Hooks on the Language of Power

Like desire, language disrupts, refuses to be contained within boundaries. It speaks itself against our will, in words and thoughts that intrude, even violate the most private spaces of mind and body. It was in my first year of college that I read Adrienne Rich’s poem, “The Burning of Paper Instead of Children.” That poem, speaking against domination, against racism and class oppression, attempts to illustrate graphically that stopping the political persecution and torture of living beings is a more vital issue than censorship, than burning books. One line of this poem that moved and disturbed something within me: “This is the oppressor’s language yet I need it to talk to you.” I’ve never forgotten it. Perhaps I could not have forgotten it even if I tried to erase it from memory. Words impose themselves, lake root in our memory against our will. The words of this poem begat a life in my memory that I could not abort or change.

When I find myself thinking about language now, these words are there, as if they were always waiting to challenge and assist me. I find myself silently speaking them over and over again with the intensity of a chant. They startle me, shaking me into an awareness of the link between languages and domination. Initially, I resist the idea of the “oppressor’s language,” certain that this construct has the potential to disempower those of us who are just learning to speak, who are just learning to claim language as a place where we make ourselves subject. “This is the oppressor’s languages yet I need it to talk to you.” Adrienne Rich’s words. Then, when I first read these words, and now, they make me think of standard English, of learning to speak against black vernacular, against the ruptured and broken speech of a dispossessed and displaced people. Standard English is not the speech of exile. It is the language of conquest and domination; in the United States, it is the mask which hides the loss of so many tongues, all those sounds of diverse, native communities we will never hear, the speech of the Gullah, Yiddish, and so many other unremembered tongues.

Task to carry out:
Carry the essay on language and domination forward from its final sentence, keeping the same first-person voice.

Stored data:
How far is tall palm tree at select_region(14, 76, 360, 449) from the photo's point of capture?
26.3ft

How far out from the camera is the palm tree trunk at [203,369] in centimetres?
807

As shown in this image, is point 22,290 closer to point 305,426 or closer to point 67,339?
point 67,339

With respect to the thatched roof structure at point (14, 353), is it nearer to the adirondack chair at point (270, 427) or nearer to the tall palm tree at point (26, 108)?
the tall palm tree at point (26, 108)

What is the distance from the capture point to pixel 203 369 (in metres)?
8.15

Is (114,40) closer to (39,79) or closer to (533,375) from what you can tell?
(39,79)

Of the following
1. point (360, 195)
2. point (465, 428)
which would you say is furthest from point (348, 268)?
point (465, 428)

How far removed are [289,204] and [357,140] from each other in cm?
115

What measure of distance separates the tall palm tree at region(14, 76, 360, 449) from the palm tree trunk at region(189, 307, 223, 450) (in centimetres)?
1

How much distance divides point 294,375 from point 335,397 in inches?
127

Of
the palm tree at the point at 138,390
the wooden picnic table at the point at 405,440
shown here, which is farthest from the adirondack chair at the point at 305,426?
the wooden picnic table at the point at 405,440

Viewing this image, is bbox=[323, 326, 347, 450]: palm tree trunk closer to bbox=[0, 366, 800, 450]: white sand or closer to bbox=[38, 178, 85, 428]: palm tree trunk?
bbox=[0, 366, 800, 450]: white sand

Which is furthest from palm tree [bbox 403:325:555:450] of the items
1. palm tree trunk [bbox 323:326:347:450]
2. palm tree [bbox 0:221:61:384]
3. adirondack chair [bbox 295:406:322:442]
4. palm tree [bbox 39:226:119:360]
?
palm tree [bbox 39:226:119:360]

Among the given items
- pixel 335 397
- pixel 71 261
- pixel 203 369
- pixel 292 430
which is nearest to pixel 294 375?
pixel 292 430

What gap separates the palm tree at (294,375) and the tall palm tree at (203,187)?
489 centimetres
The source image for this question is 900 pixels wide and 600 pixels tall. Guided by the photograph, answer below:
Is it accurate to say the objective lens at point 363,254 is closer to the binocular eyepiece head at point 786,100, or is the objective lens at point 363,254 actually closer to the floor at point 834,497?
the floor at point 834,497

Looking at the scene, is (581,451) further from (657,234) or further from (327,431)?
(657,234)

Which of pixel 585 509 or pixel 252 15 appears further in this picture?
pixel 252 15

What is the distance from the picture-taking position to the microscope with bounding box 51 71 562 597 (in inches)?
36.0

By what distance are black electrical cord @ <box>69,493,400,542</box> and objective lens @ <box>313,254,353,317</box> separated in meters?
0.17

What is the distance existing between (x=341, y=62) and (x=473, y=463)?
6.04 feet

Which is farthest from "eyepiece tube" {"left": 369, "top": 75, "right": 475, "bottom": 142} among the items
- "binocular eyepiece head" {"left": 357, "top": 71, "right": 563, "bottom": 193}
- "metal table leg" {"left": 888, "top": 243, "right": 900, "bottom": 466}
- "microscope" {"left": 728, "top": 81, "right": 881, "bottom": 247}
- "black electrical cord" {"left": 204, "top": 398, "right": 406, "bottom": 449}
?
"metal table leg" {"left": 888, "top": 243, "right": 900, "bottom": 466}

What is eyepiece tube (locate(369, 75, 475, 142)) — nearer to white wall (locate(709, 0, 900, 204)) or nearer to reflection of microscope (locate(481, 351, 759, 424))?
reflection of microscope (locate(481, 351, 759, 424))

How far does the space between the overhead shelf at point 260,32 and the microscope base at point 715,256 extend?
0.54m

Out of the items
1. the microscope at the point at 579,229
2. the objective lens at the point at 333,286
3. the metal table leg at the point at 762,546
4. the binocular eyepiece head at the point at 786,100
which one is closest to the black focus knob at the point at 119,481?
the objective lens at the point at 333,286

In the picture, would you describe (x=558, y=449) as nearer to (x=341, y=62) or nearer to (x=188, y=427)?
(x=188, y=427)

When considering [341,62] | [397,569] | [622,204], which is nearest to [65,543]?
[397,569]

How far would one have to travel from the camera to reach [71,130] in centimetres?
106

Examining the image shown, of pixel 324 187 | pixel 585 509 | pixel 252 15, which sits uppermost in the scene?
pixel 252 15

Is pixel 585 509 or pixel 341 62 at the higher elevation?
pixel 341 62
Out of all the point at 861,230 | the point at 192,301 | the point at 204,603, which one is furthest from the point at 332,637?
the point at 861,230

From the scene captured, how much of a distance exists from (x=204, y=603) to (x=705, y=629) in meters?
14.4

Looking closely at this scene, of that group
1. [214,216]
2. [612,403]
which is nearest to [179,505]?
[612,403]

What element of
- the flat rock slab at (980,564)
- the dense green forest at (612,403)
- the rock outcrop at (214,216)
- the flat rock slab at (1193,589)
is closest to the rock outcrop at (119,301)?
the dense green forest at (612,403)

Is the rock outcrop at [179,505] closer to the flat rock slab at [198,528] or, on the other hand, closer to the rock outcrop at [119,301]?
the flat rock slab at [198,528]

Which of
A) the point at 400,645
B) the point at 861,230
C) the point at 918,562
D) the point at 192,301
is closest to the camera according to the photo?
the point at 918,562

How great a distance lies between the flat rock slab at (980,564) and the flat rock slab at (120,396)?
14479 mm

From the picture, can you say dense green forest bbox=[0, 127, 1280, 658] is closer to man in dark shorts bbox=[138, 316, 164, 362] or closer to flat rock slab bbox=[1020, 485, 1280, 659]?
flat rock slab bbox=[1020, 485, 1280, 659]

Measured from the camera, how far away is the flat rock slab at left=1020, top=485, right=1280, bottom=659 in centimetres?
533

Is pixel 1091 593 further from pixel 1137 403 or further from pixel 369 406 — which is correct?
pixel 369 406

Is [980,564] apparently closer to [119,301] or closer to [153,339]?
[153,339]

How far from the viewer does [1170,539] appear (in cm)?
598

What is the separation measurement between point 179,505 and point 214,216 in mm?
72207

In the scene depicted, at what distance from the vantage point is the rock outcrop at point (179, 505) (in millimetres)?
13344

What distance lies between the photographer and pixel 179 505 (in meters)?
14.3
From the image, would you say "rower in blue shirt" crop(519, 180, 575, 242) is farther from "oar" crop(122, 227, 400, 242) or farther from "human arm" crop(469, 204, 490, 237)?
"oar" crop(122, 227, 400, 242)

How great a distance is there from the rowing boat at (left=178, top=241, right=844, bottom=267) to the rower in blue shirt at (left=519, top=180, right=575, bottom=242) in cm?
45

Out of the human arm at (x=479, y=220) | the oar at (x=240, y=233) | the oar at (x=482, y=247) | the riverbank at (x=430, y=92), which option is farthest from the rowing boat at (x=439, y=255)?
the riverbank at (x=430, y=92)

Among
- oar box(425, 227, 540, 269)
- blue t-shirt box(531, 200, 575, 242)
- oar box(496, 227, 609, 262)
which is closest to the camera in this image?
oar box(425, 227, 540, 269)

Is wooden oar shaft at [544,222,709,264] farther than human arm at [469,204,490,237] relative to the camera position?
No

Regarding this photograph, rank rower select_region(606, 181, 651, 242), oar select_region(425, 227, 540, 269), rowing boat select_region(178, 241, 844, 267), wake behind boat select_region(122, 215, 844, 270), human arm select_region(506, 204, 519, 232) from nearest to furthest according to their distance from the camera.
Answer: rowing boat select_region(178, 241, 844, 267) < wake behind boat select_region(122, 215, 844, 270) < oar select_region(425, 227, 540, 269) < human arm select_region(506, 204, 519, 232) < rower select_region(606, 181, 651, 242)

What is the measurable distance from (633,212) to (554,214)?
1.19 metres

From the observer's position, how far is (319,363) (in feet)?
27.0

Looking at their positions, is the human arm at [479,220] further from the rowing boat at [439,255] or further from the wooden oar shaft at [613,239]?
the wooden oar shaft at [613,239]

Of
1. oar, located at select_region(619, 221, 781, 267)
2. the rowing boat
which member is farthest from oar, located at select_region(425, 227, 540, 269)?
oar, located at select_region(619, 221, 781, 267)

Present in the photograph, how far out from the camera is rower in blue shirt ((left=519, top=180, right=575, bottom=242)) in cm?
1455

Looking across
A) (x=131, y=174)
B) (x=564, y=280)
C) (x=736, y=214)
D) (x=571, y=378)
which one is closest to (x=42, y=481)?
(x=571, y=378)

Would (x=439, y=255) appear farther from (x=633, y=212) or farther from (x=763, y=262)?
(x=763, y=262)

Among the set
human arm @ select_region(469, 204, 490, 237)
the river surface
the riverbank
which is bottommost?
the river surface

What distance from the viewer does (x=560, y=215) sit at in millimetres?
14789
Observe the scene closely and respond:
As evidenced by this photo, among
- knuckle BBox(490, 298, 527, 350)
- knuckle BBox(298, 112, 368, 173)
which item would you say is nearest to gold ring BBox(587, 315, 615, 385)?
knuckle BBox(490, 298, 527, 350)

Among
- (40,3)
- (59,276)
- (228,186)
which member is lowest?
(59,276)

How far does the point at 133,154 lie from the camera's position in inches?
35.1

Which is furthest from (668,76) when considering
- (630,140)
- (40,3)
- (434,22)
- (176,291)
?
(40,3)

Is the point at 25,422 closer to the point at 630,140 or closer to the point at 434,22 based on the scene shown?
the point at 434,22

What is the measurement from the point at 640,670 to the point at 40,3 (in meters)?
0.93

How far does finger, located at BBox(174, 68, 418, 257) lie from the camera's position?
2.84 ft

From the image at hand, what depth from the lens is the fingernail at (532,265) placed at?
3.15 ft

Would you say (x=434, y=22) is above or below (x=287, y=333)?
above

Result for this exercise:
Reflecting on Adrienne Rich’s words, I know that it is not the English language that hurts me, but what the oppressors do with it, how they shape it to become a territory that limits and defines, how they make it a weapon that can shame, humiliate, colonize. Gloria Anzaldua reminds us of this pain in Borderlands/La Frontera when she asserts, “So, if you want to really hurt me, talk badly about my language.” We have so little knowledge of how displaced, enslaved, or free Africans who came or were brought against their will to the United States felt about the loss of language, about learning English. Only as a woman did I begin to think about these black people in relation to language, to think about their trauma as they were compelled to witness their language rendered meaningless with a colonizing European culture, where voices deemed foreign could not be spoken, were outlawed tongues, renegade speech.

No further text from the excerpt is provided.